American trade union leader (1909–2006)

Roy Martin Brewer (August 9, 1909 – September 16, 2006) was an American trade union leader who was prominently involved in anti-communist activities in the 1940s and 1950s.

==Early life==
Brewer was born on August 9, 1909, in Cairo, Nebraska, to Martin and Lottie Woodworth Brewer. At age 15 he left school and took a job as an usher in a movie theater. While working at the theater he participated in his first labor strike. He subsequently worked as a projectionist and helped unionize the projectionists in central Nebraska. At age 23, he became president of the Nebraska State Federation of Labor.
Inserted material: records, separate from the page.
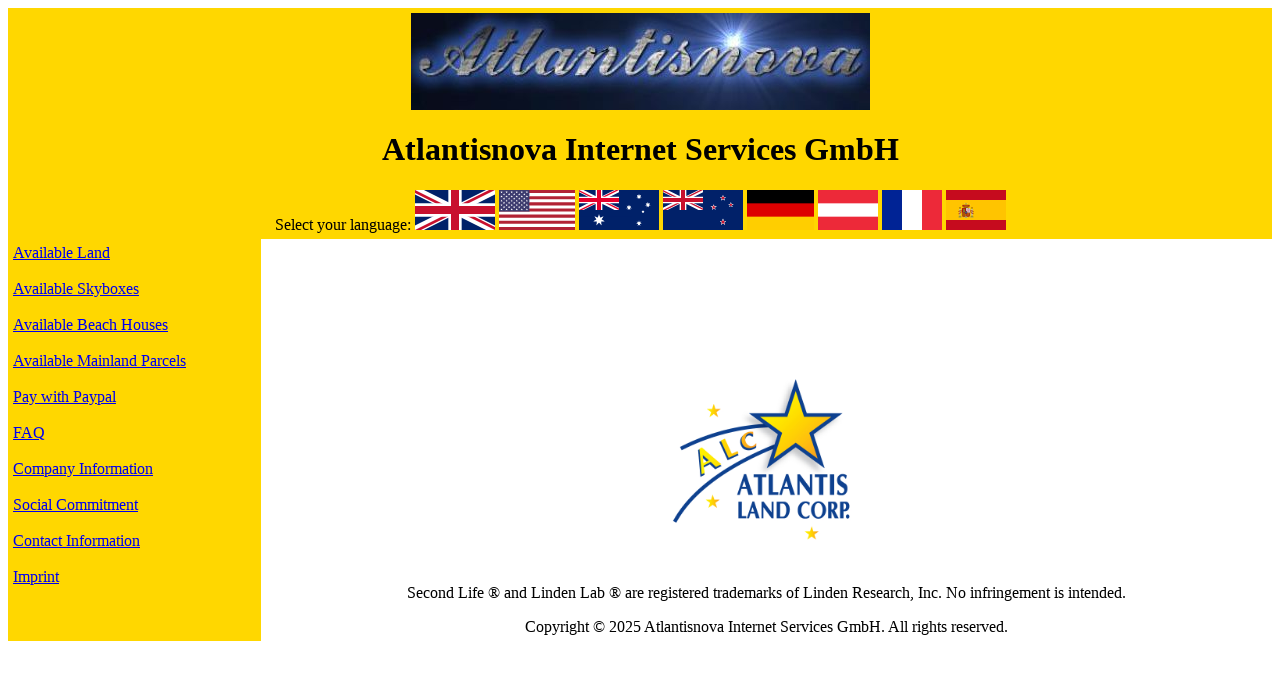

--- FILE ---
content_type: text/html
request_url: http://atlantisnova.com/
body_size: 2851
content:
<HTML>
<HEAD>
	<TITLE>Atlantisnova Internet Services GmbH</TITLE>
<META NAME="description" CONTENT="Available Land">
<META NAME="keywords" CONTENT="atlantisnova internet services gmbh, atlantis land corporation, ALC, sim, private sim, land, cheap, real estate, hannibal kennedy">
</HEAD>

<BODY>
<table border="0" width="100%" cellspacing="0" cellpadding="5" summary="Layout">
	<tr>
		<td width="100%" bgcolor="gold" text="blue" id="kopf">
			<center>
			<img src="/logo.jpg">
			<h1>Atlantisnova Internet Services GmbH</h1>
			<P>Select your language: <a href="/english"><img src="/gb.png"></a>
			<a href="/english/index.html"><img src="/us.png"></a>
			<a href="/english/index.html"><img src="/au.png"></a>
			<a href="/english/index.html"><img src="/nz.png"></a>
			<a href="/german/index.html"><img src="/de.png"></a>
			<a href="/german/index.html"><img src="/at.png"></a>
			<a href="/french/index.html"><img src="/fr.png"></a>
			<a href="/spanish/index.html"><img src="/es.png"></a>
			</P>
			</center>
 	</tr>
</table>
<table border="0" width="100%" cellspacing="0" cellpadding="5" summary="Layout" align="top">
 	<tr>
		<td width="20%" bgcolor="gold" valign="top">
			<a href="/english/index.html">Available Land</a><br><br>
			<a href="/english/skybox.html">Available Skyboxes</a><br><br>
			<a href="/english/skybox.html">Available Beach Houses</a><br><br>
			<a href="/english/skybox.html">Available Mainland Parcels</a><br><br>
			<a href="/paypal/index.html">Pay with Paypal</a><br><br>
			<a href="/english/faq.html">FAQ</a><br><br>
			<a href="/english/company.html">Company Information</a><br><br>
			<a href="/english/social.html">Social Commitment</a><br><br>
  			<a href="/english/contact.html">Contact Information</a><br><br>
  			<a href="/english/imprint.html">Imprint</a>
		</td>

		<td width="80%" bgcolor="#FFFFFF" text="#000000">
			<center>
<script async src="https://pagead2.googlesyndication.com/pagead/js/adsbygoogle.js"></script>
<!-- Google01 -->
<ins class="adsbygoogle"
     style="display:inline-block;width:728px;height:90px"
     data-ad-client="ca-pub-3003982885037100"
     data-ad-slot="9582651299"></ins>
<script>
     (adsbygoogle = window.adsbygoogle || []).push({});
</script>
<br><br>
			<P><img src="/alc.jpg" hight="200" width="200"></P>
			<P>
			<!--WKS Sale Sign--> <script language="JavaScript" 
    			src="https://wks-sl.de/wkslandemb.php?lh=fc3e3cd3-c02b-4438-9436-ba3234174e0f"
    			type="text/javascript"></script> 
			<!--WKS Sale Sign-->
			</P>
			<P>Second Life &reg; and Linden Lab &reg; are registered trademarks of Linden Research, Inc. No infringement is intended.</P>
			<P>Copyright &copy; 2025 Atlantisnova Internet Services GmbH. All rights reserved.</P>
			</center>

		</td>
	</tr>
</table>
</body>
</html>

--- FILE ---
content_type: text/html; charset=utf-8
request_url: https://www.google.com/recaptcha/api2/aframe
body_size: 265
content:
<!DOCTYPE HTML><html><head><meta http-equiv="content-type" content="text/html; charset=UTF-8"></head><body><script nonce="niWsyZujzLHV0g7aLiK9iQ">/** Anti-fraud and anti-abuse applications only. See google.com/recaptcha */ try{var clients={'sodar':'https://pagead2.googlesyndication.com/pagead/sodar?'};window.addEventListener("message",function(a){try{if(a.source===window.parent){var b=JSON.parse(a.data);var c=clients[b['id']];if(c){var d=document.createElement('img');d.src=c+b['params']+'&rc='+(localStorage.getItem("rc::a")?sessionStorage.getItem("rc::b"):"");window.document.body.appendChild(d);sessionStorage.setItem("rc::e",parseInt(sessionStorage.getItem("rc::e")||0)+1);localStorage.setItem("rc::h",'1770117108190');}}}catch(b){}});window.parent.postMessage("_grecaptcha_ready", "*");}catch(b){}</script></body></html>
==Early political activity==
In 1936, Brewer worked on the re-election campaign of Nebraska senator George W. Norris, a former Republican who had left the party and was running as an independent. In 1943, President Franklin D. Roosevelt appointed Brewer to the War Production Board that oversaw the use of civilian industrial resources for the war effort during World War II.

==Hollywood union representative==
In 1945, Brewer became the international representative for the International Alliance of Theatrical Stage Employees (IATSE) union in Hollywood. He worked closely with Ronald Reagan, then a leader in the Screen Actors Guild, to oppose communist influence in unions representing the motion picture industry. On October 28, 1947, Brewer testified before the House Un-American Activities Committee, naming 13 actors, directors, and writers that he believed were communists.

In 1948, Brewer and Reagan co-founded the Labor League of Hollywood Voters to support anti-communist political candidates. In March 1949, the pair formed the Motion Picture Industry Council to fight communism in Hollywood and to clear the names of individuals who had been falsely accused of communist associations. The council also vetted those who had renounced their former associations with communism. In June 1953, Brewer succeeded John Wayne as president of the Motion Picture Alliance for the Preservation of American Ideals, another anti-communist group in Hollywood.

On August 24, 1953, Brewer resigned from his IATSE position in a dispute with IATSE president Richard Walsh. In 1954, Brewer ran against Walsh for the presidency of the union, but Walsh was re-elected.

==Later life==
After leaving IATSE, Brewer worked primarily as a labor relations executive and consultant, although he worked for the union again for six years in the 1970s. In the 1960s, Brewer was vice-chairman of the Council Against Communist Aggression, an anti-communist group based in Philadelphia.

In May 1984, Brewer's old ally Reagan, having become President of the United States, appointed Brewer as head of the Federal Service Impasses Panel, a group within the Federal Labor Relations Authority that resolves disputes between the federal government and federal employee unions.

Brewer died on September 16, 2006, in West Hills, California, of complications from pneumonia.